Çilem Doğan, 2013 yılında evlendiği 1 çocuğunun babası Hasan Karabulut'u şiddet gördüğü ve kendisini fuhşa sürüklemek istediği gerekçesiyle 8 Temmuz 2015'te tabancayla vurarak öldürdü. Tutuklanan Çilem Doğan, ağırlaştırılmış müebbet hapis cezası istemiyle yargılandığı 10. Ağır Ceza Mahkemesi'nde 'tahrik ve iyi hal indirimi' ile 15 yıl hapis cezasına çarptırıldı. Doğan'ın avukatı 10. Ağır Ceza Mahkemesi'ne müvekkilinin uygun görülecek adli kontrol tedbirleriyle tahliye edilmesi için talepte bulundu.

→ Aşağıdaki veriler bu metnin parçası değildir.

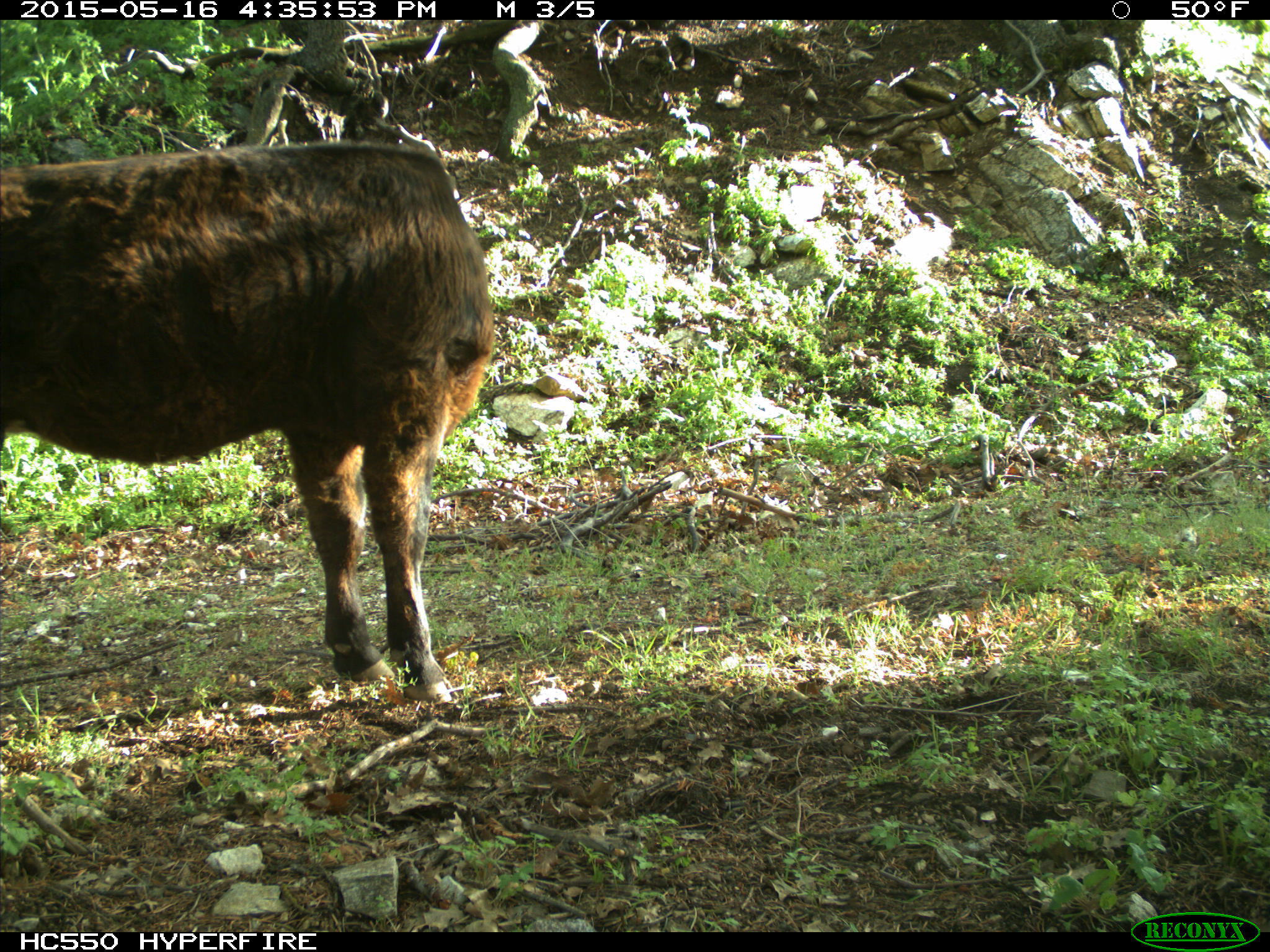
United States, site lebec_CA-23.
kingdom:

Mahkeme heyeti ise Çilem Doğan'ı 20 Haziran 2016'da 50 bin TL kefaletle tahliye etti. Dava ise Yargıtay'a gönderildi, ancak henüz karar verilmedi.
O günden bu yana kadına yönelik şiddete karşı mücadele eden Çilem Doğan, kadınların sadece 8 Mart Dünya Kadınlar Günü'nde değil, her gün hatırlanması ve haklarının savunulması gerektiğini belirtti.

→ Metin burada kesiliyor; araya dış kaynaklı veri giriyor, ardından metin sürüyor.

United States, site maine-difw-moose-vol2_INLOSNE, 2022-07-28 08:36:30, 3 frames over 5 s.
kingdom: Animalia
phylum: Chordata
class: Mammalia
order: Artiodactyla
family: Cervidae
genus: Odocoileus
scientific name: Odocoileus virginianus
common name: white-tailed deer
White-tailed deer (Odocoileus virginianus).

Şiddet gören kadınlarla dayanışma içinde olmaya devam edeceğini kaydeden Doğan, son dönemde cinayete kurban giden kadın sayısının artmasının vahim olduğuna dikkat çekti.
'Şiddetin kalıntıları omuzlarımda'
Eşi tarafından hem psikolojik hem de fiziksel şiddete maruz kalan bir kadın olarak geçmişin etkisinin hayatında devam ettiğini söyleyen Çilem Doğan, "Geçmiş hayatıma göre çok mutluyum. Artık hayatımda şiddet yok. Haklarımı aramayı öğrendim. Şiddet mağduru insanlara yardımcı olmayı amaç edindim. Elimden geleni yapıyorum. Şiddetin kalıntıları hala omuzlarımda" dedi.